# Composers



## Souhayl (Jan 17, 2012)

Do you think that before starting composing, a composer must play a lot of pieces by other composers to gain technique and improve his skills ? I think at a certain level you have to choose your career, either you want to be a composer or an interpreter ! You can't spend all your life playing other composers' pieces when you want to be a composer and you can't spend too much time composing when you'd like to be an interpreter cuz you don't have really that much time ! I wanted to know if a composer should anyways play a lot to improve his technique or he can just improve that through his compositions and no need to play pieces from others.
(Talking about piano)


----------



## ComposerOfAvantGarde (Dec 2, 2011)

Bernstein: composer/conductor. He wrote music and interpreted other people's music too.

I think that to improve compositional skills the composer has to _study_ the other compositions in detail rather than just play them. One thing I do is copy out note for note Bach fugues and I think my counterpoint has greatly improved since then. Wagner was amazed at the long melodies Palestrina was able to create so he copied out Palestrina's works note for note until he was able to write those long melodies that he wanted to write.


----------



## Souhayl (Jan 17, 2012)

How do you mean copy them out note for note ?


----------



## Polednice (Sep 13, 2009)

The best way to learn to write books is to read them, and the best way to learn to write music is to listen to it (with a score). But don't set yourself any initial limits - never say, "I must listen to X amount of works before I can set pen to paper or mouse-cursor to Sibelius", instead you should be writing your own stuff _while_ learning, and learning never ends.


----------



## Souhayl (Jan 17, 2012)

Yeah, to learn writing books you should read books, but in music there are two ways, either you play them or you just listen to them, I prefer listening with scores but my teacher keeps saying that I must play a lor of pieces before I can write while I already wrote pieces more than I played for other composers.


----------



## Crudblud (Dec 29, 2011)

I just listen to a lot of music and write as I go. I don't write in any particular tradition and don't pay much attention to technique; the only thing I strive for is to make music that sounds good to me.

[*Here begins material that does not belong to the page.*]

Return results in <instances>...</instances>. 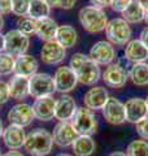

If you want to write in a tradition, you should learn how it's done. If not, start writing.


----------



## Polednice (Sep 13, 2009)

Souhayl said:


> Yeah, to learn writing books you should read books, but in music there are two ways, either you play them or you just listen to them, I prefer listening with scores but my teacher keeps saying that I must play a lor of pieces before I can write while I already wrote pieces more than I played for other composers.


But are you resigned to writing only ever for the instrument that you play? Composers don't learn to write for an orchestra by learning every instrument in order to play the music written for them. Yes, it is very important to have a good knowledge of an instruments standard and extended techniques, but you learn just as much - if not more - from listening to music without the distraction of also having to learn a piece.


----------



## ComposerOfAvantGarde (Dec 2, 2011)

Souhayl said:


> How do you mean copy them out note for note ?


Get the score and literally copy it out into music manuscript paper. How else?


----------



## Manok (Aug 29, 2011)

ComposerOfAvantGarde said:


> Get the score and literally copy it out into music manuscript paper. How else?


Bach did this every now and then. Vivaldi is the one composer I can think of that he did most often, for example he turned a concerto from L'estro Armanico into a sonata for two organs.


----------